As well, TREB’s arguments that restrictions were due to privacy concerns and an assertion of intellectual property were dismissed.
“The Competition Tribunal’s decision, which now stands, notes that dynamic competition, including innovation, is the most important type of competition, and consumers are deprived of enhanced services when TREB members are shielded from disruptive competition,” says Jean-Philippe Lepage, spokesman for the Bureau, in an emailed response.
“The decision provides the Bureau with important jurisprudence regarding the scope of s. 79 of the Competition Act and paves the way for enforcement action dealing with non-price effects and innovation,” says Lepage.
TREB’s counsel feels differently about the case law that has resulted from the Supreme Court’s decision to dismiss leave to appeal.
“I think the state of the law is a little unsettled, and it would have been helpful to get Supreme Court guidance, which is something the Federal Court of Appeal itself indicated would be useful,” says Brian Facey, chairman of the competition, anti-trust and foreign investment group at Blake Cassels & Graydon LLP in Toronto, who acted on behalf of TREB.
“The case does raise critical issues regarding Big Data and innovation versus privacy rights and intellectual property, which will remain unanswered from the top court for the time being,” adds Facey.
Chantal Bernier, former Interim privacy commissioner and now of counsel with Dentons Canada LLP in Ottawa, says the privacy concerns in the decision were correctly answered by the Federal Court of Appeal.
“The use and distribution of the information clause in the listing agreement was very clear — it clearly supported the exercise of consent toward using any medium including the internet,” says Bernier.
“The second reason the court says that even if it hadn’t been clear about the medium, the purposes were very clear, so TREB could put [the information] on the data feed.”

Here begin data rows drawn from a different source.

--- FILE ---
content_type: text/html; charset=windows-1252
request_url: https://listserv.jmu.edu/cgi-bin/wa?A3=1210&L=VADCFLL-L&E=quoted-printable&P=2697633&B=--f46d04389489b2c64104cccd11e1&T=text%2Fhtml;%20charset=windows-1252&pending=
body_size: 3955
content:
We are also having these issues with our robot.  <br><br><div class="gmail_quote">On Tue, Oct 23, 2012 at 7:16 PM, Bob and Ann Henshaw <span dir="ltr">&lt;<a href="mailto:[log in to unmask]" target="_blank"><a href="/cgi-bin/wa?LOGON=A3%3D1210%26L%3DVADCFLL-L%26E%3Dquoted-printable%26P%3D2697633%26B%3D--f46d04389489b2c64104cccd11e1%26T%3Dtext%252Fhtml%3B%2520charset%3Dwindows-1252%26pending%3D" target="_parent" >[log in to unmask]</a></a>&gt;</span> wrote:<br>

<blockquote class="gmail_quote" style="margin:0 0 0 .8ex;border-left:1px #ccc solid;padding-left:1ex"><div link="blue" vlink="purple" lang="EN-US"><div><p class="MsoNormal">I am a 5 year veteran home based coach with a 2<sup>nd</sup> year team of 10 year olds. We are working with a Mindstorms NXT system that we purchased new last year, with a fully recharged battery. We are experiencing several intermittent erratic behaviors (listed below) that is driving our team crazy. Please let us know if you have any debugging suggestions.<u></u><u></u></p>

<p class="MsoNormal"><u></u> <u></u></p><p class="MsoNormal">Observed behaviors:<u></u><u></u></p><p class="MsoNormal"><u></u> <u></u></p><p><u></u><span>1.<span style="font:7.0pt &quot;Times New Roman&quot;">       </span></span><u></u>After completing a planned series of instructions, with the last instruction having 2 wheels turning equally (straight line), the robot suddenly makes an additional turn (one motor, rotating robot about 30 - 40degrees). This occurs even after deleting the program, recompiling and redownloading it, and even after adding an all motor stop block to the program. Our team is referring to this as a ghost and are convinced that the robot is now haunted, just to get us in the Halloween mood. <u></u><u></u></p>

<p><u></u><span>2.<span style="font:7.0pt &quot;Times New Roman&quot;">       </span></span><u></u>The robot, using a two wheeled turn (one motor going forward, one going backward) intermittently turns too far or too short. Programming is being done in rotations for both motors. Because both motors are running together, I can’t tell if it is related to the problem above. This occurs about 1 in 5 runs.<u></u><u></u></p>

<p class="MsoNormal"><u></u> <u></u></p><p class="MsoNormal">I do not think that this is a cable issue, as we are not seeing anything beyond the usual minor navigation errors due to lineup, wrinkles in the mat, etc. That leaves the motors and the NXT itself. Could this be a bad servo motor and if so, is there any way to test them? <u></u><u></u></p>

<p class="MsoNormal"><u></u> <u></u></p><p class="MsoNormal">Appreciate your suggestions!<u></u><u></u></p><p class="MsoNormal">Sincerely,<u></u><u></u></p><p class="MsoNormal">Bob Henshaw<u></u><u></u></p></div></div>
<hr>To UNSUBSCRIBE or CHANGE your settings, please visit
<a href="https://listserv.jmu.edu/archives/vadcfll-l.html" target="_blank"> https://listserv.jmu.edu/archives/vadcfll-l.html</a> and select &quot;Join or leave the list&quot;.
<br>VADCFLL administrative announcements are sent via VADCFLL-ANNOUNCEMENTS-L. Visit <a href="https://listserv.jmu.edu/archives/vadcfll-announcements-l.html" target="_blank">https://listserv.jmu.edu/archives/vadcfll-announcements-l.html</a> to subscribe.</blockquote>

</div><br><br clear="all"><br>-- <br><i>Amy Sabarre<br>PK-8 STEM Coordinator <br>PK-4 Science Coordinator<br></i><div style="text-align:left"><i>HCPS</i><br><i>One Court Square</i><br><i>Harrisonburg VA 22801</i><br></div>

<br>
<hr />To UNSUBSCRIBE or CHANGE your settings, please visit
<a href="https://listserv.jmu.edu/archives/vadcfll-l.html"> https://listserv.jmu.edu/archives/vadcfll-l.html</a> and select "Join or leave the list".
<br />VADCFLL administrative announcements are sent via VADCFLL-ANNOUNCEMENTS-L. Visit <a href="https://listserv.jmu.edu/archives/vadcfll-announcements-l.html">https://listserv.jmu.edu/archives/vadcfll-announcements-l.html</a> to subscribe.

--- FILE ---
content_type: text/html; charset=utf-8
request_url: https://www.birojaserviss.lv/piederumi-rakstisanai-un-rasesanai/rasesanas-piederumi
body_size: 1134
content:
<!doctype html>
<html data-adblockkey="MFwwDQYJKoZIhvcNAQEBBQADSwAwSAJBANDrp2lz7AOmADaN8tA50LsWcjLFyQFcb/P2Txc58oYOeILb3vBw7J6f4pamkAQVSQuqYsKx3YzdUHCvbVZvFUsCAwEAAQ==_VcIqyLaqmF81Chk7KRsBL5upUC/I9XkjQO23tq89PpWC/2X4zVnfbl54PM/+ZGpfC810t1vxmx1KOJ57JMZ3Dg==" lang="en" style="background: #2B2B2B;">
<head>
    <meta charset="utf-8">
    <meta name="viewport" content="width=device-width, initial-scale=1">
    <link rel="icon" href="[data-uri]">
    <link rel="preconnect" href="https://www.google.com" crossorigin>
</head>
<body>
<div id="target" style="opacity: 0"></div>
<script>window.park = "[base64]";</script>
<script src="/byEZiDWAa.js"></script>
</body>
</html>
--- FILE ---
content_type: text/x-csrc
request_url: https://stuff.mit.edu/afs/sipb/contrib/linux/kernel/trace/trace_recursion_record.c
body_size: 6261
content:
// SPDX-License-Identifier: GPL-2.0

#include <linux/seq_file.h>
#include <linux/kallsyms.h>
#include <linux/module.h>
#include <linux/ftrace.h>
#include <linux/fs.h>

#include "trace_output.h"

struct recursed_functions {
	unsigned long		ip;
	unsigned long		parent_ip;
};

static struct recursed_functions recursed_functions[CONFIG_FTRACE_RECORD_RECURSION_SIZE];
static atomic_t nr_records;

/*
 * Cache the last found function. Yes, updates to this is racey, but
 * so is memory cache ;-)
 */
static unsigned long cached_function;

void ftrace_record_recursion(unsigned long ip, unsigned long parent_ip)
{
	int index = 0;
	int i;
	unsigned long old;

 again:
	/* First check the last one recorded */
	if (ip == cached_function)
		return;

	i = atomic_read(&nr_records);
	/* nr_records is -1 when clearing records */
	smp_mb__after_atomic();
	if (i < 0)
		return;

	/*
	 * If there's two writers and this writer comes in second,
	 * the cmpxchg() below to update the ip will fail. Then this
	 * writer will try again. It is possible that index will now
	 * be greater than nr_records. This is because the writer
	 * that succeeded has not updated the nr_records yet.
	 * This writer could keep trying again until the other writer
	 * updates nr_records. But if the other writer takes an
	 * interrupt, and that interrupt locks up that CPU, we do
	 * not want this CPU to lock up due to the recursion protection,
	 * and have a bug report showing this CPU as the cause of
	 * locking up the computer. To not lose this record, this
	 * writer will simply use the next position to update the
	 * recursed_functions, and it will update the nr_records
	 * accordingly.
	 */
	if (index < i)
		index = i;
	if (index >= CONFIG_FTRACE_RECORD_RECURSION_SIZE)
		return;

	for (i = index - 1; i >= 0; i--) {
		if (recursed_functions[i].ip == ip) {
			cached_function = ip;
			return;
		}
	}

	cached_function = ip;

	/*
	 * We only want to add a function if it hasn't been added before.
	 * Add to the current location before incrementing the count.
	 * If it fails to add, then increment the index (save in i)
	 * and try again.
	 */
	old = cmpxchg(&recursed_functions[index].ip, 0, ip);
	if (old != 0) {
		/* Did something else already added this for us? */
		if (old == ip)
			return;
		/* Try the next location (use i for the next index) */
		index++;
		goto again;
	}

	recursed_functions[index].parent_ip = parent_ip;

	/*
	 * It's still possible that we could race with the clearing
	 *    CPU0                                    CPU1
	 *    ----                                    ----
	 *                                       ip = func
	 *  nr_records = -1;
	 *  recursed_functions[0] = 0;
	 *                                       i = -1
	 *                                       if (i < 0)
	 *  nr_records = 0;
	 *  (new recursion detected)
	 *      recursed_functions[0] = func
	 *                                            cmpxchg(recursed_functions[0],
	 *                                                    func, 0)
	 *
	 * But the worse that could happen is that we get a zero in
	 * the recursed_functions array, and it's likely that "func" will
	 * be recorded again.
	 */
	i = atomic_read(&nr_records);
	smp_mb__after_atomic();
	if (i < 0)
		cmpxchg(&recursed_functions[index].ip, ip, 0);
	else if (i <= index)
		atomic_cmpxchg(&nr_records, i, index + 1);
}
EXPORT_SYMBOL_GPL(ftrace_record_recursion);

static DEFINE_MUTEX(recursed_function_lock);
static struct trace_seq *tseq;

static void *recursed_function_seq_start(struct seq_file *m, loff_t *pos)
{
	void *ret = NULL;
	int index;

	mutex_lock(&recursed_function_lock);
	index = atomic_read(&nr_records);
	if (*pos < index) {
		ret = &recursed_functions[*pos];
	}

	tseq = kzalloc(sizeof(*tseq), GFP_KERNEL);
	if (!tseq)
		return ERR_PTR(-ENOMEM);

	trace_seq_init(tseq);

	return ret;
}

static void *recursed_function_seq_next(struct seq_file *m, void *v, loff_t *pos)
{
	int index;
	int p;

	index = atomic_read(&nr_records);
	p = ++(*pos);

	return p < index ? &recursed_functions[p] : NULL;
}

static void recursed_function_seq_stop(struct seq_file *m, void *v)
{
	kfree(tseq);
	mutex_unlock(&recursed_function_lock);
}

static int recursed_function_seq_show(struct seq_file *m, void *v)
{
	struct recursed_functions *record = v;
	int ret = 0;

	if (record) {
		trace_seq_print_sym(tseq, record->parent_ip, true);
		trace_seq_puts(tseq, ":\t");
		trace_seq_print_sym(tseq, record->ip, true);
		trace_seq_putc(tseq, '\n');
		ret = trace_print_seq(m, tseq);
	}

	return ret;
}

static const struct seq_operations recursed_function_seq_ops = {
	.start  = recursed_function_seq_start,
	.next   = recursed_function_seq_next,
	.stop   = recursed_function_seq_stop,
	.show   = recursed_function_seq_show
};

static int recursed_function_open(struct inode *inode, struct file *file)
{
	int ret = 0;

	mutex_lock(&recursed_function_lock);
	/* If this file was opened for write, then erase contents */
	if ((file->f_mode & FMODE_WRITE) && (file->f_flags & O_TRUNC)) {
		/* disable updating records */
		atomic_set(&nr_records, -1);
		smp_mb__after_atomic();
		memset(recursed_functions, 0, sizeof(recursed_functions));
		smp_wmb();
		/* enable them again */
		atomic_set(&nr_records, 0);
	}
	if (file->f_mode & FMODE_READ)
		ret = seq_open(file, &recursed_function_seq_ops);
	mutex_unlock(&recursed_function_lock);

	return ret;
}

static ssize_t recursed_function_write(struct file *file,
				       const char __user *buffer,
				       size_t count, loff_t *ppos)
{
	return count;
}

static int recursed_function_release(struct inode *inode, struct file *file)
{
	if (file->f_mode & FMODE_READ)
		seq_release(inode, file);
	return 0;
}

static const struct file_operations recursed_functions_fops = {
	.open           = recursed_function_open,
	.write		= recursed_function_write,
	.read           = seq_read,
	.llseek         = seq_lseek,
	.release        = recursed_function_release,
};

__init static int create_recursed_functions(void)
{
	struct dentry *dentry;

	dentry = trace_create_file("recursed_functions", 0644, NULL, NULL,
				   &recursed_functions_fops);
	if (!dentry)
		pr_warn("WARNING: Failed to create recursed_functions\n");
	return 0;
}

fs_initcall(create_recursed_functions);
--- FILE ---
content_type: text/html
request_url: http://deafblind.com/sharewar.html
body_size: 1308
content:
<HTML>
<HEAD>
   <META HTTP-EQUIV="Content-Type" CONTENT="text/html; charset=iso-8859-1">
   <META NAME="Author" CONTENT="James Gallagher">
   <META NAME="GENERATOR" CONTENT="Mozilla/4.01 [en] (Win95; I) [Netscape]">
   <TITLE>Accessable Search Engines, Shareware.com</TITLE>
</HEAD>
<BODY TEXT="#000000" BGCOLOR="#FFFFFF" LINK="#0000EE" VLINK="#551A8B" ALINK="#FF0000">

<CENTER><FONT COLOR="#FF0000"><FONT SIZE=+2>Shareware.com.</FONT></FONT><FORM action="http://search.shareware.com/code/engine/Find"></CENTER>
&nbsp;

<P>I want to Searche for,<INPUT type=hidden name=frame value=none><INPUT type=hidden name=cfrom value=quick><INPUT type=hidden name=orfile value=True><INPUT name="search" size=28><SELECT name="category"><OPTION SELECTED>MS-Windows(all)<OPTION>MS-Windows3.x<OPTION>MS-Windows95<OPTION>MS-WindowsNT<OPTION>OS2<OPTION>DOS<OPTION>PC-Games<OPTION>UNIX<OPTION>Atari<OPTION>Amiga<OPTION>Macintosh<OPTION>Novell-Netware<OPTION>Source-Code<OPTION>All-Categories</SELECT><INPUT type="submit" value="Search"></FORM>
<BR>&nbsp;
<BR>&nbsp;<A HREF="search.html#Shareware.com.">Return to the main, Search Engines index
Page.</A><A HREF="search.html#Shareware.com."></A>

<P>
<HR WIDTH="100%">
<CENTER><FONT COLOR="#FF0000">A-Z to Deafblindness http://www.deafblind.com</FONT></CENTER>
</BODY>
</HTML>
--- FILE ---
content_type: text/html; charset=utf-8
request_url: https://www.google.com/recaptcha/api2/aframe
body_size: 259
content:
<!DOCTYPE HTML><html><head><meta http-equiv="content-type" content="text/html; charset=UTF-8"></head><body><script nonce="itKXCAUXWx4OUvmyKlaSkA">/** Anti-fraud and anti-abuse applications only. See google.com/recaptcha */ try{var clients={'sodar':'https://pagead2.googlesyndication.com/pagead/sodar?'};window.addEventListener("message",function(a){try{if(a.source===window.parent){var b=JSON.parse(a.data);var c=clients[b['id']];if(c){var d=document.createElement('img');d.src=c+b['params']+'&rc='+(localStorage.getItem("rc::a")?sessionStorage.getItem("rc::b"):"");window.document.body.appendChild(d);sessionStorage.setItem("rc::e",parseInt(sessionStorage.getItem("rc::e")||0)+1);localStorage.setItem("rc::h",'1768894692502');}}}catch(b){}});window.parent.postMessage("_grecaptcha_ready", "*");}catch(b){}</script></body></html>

Bernier says there is no collision between privacy law and competition law in general but rather complementarity — that privacy and competition regulators have common ground to enforce their jurisdiction because both deal with the importance of consumer choice.
“The consumer must have a choice between various competitors, and in privacy law, the consumer must have achoice in providing or not [providing] personal information,” says Bernier. “Both of them are converging, if not in substance but in implementation and enforcement.”
Bernier makes the connection between data portability and the portability of consumers in a marketplace between competitors, as well as with transparency around data analytics, which has both privacy and competition consequences.
James Musgrove, partner and co-chairman of the competition and anti-trust practice at McMillan LLP in Toronto, who was not involved in the case, says he is particularly interested in the question of whether the actions of a trade association impeded or hurt a realtor that was not a competitor of the association.
The Competition Tribunal had initially ruled that the association wasn’t a competitor and that it didn’t apply. The Federal Court of Appeal ruled otherwise, saying it simply needed to compete in a market.
“That reading of the word ‘competitor’ in my submission makes it a meaningless word,” says Musgrove. “Everybody is a competitor in some market, so it takes what used to be conduct aimed at your competitor and that’s read out. It can be something you do [that] hurts somebody else who doesn’t have to be your competitor.”
Musgrove says the FCA ruling in TREB opens up the grounds for abuse of dominance cases, and it may have broad implications. Musgrove is also interested in the argument that TREB’s claim of copyright for its database of the material as a defence of anti-competitive behaviour is interesting as a broader principle.
“The whole point of intellectual property is that you have the right to use and to exclude,” says Musgrove.
Musgrove says the case does speak to the Bureau seeing that its traditional powers and mandate to protect the economy from anti-competitive conduct apply with as much and possibly more force to protecting innovation in the digital economy.
Dominic Thérien, partner at McCarthy Tétrault LLP in Montreal, who was not involved in the case, says that another result of the FCA decision is that in an abuse of dominance case, the commissioner of competition can make its case solely on the basis of qualitative evidence and not quantitative evidence as to whether there’s a substantial loss of competition.
“There was no empirical analysis conducted on anti-competitive pricing effects, and that’s something that TREB has been attacking since the tribunal decision — that there should be a burden on the commissioner to quantify what anti-competitive effects are out there,” says Thérien. He says it can be more of a challenge to build a defence against that kind of information. “It’s an interesting debate to see what’s the burden on the commissioner.”
Thérien adds that the case has important considerations for the digital economy and Big Data.
“The Federal Court of Appeal decision confirms that controlling significant amounts of valuable data may provide a company or other organization with market power, and restricting access or use of such data may constitute barriers to entry and, therefore, abuse of dominance,” says Thérien.